SMEs play a vital role in the economy by underpinning growth and providing job
opportunities, and participating banks and leasing companiesconsider the
credit lines important to the development of their SME and micro-lending
strategies. In Poland the average size of loan is €20,000, which underscores
their importance to entrepreneurs and small businesses.
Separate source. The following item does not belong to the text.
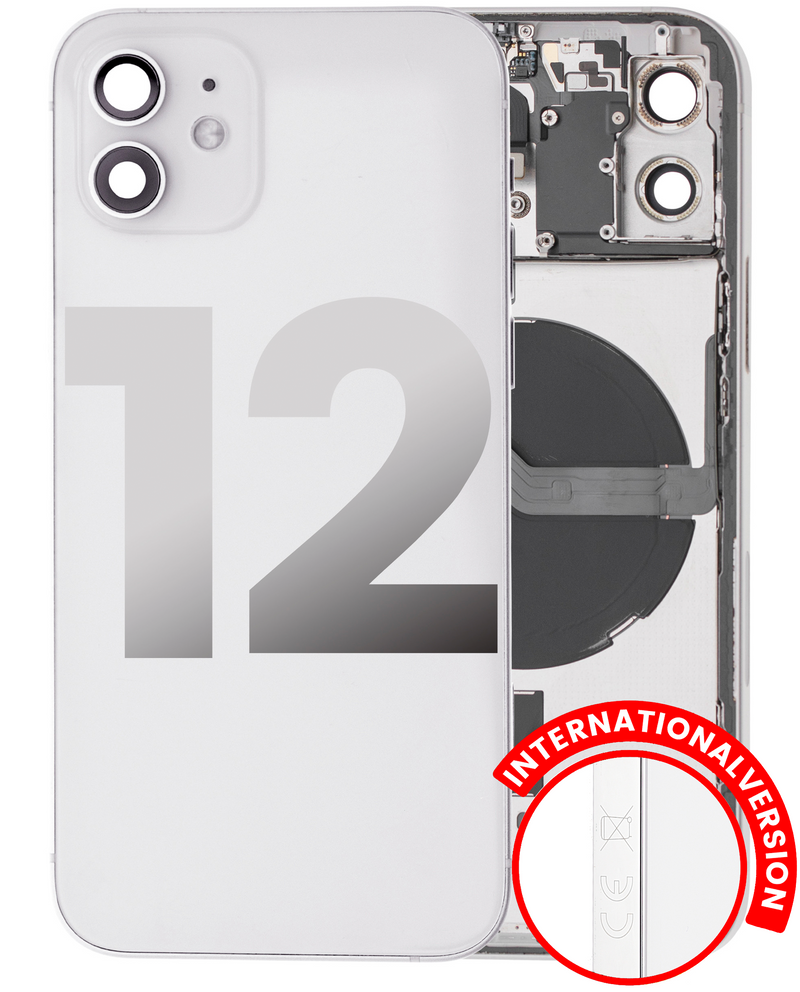 Back Housing W/ Small Components Pre-Installed Compatible For IPhone 12 (International Version) (Used OEM Pull: Grade A) (White)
Rhein-Hyp BRE Bank Hipoteczny SA
A framework agreement, made in 2002, with Rheinhyp BRE, one of Poland's new
specialised mortgage banks, will allow the EBRD to invest amounts of up to €25
million for euro-denominated bonds and US$ 25 million for dollar-denominated
bonds over the next three years in Rheinhyp BRE's mortgage bond programmes. By
supporting the issuance of mortgage bonds, the EBRD will help the company
access a lower cost of funding, which should then make lower-cost, long-term
funding available for residential mortgages. The creation of a thriving
mortgage market is an important element of the transition process: only
through increased competition and a wider choice of financial products will
there be growth in affordable residential and rental housing. As the EBRD will
participate as anchor investor in the first private placement of mortgage
bonds in Poland, its investment will encourage participation of commercial
investors (banks, pension and investment funds), increase investors' comfort
in the new financial instrument and contribute to the underdeveloped fixed
income non-sovereign securities market in Poland.